### [Saved data entries]

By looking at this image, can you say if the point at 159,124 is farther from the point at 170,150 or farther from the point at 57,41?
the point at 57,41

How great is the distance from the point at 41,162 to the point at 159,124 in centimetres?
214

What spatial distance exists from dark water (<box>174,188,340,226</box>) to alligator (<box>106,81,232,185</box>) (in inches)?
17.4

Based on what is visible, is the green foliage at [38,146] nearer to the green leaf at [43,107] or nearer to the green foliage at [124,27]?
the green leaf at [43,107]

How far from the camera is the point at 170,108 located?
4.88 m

### [WHAT TO PRODUCE]
Quote every one of the entries above word for word, along with its answer.

### [REPLY]
By looking at this image, can you say if the point at 159,124 is farther from the point at 170,150 or farther from the point at 57,41?
the point at 57,41

How great is the distance from the point at 41,162 to the point at 159,124 in centimetres?
214

What spatial distance exists from dark water (<box>174,188,340,226</box>) to alligator (<box>106,81,232,185</box>) (in inches)?
17.4

Based on what is visible, is the green foliage at [38,146] nearer to the green leaf at [43,107] or nearer to the green foliage at [124,27]?
the green leaf at [43,107]

How far from the camera is the point at 170,108 located?
4.88 m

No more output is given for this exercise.